Aktienmarkt-–-Das-Kurs-Gewinn-Verhältnis

Das Kurs-Gewinn-Verhältnis (Price-Earnings-Ratio) stellt eine der am häufigsten verwendeten Kennzahlen der fundamentalen Analyse dar. Viele Trader interpretieren das Ergebnis der Kennzahl nicht richtig und treffen somit falsche Anlageentscheidungen.

Eine Möglichkeit das KGV eines Unternehmens zu berechnen lautet: Der Kurs einer Aktie wird durch den Gewinn einer Aktie geteilt. Eine andere Möglichkeit die Kennzahl zu ermitteln besteht darin, die Marktkapitalisierung des betrachteten Unternehmens durch den Gewinn zu dividieren. Sofern nachvollziehbare Daten zum zu erwartenden Gewinn verfügbar sind, sollte dieser herangezogen werden. Schließlich sind im Aktienkurs stets zukünftige Erwartungen eingepreist.

KGV KGV Formel

Das KGV gibt an, wie oft der Gewinn je Aktie im Kurs enthalten ist. Ein Kurs-Gewinn-Verhältnis von beispielsweise fünf bedeutet aber auch, dass sich die Investition bei konstanten Gewinnen nach fünf Jahren amortisiert hat.

Allgemeinhin gilt, dass ein niedriges Kurs-Gewinn-Verhältnis auf ein unterbewertetes und ein hohes KGV auf ein überbewertetes Unternehmen hindeuten. Einer überbewerteten Firma (Growth-Unternehmen) trauen die Aktionäre im Vergleich zum unterbewerteten Unternehmen (Value-Unternehmen) überdurchschnittliches Wachstum zu.

Welche der beiden Strategien mehr Erfolg verspricht, wird im nächsten Abschnitt geklärt:

Beispielfirma A ist ein klassisches Growth-Unternehmen und steigert jedes Jahr den Gewinn um 40 Prozent.

Beispielfirma B gilt als Value Unternehmen und steigert den Gewinn nur um 5 Prozent pro Jahr.

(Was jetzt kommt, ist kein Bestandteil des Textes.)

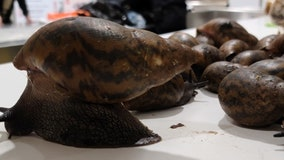 Customs inspectors find invasive giant snails in suitcase at JFK Airport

Firma A ist aus der heutigen Perspektive teuer bewertet, verspricht in den nächsten Jahren aber steigende Gewinne.

Anders ist es bei Unternehmen B. Es ist günstiger bewertet, bietet in Zukunft jedoch keine hohen Gewinnsteigerungsraten.

Folglich ist die Einstandsrendite bei stark wachsenden Unternehmen geringer, als bei Value-Unternehmen.

KGV Einstandsrendite Formel

Bei einer Aktie mit einem KGV von 15 beträgt die Einstandsrendite sechs Prozent. Das Kapital wird theoretisch mit sechs Prozent per annum verzinst. Wählt der Trader als Berechnungsgrundlage das vergangenheitsorientierte trailing KGV (Gewinn vom letzten Jahr wird verwendet) und nicht das zukunftsorientierte forward KGV (Gewinnprognosen zum laufenden Jahr werden genutzt), dann sagt die Einstandsrendite um wie viel Prozent das Unternehmen im abgelaufenen Jahr gewachsen ist.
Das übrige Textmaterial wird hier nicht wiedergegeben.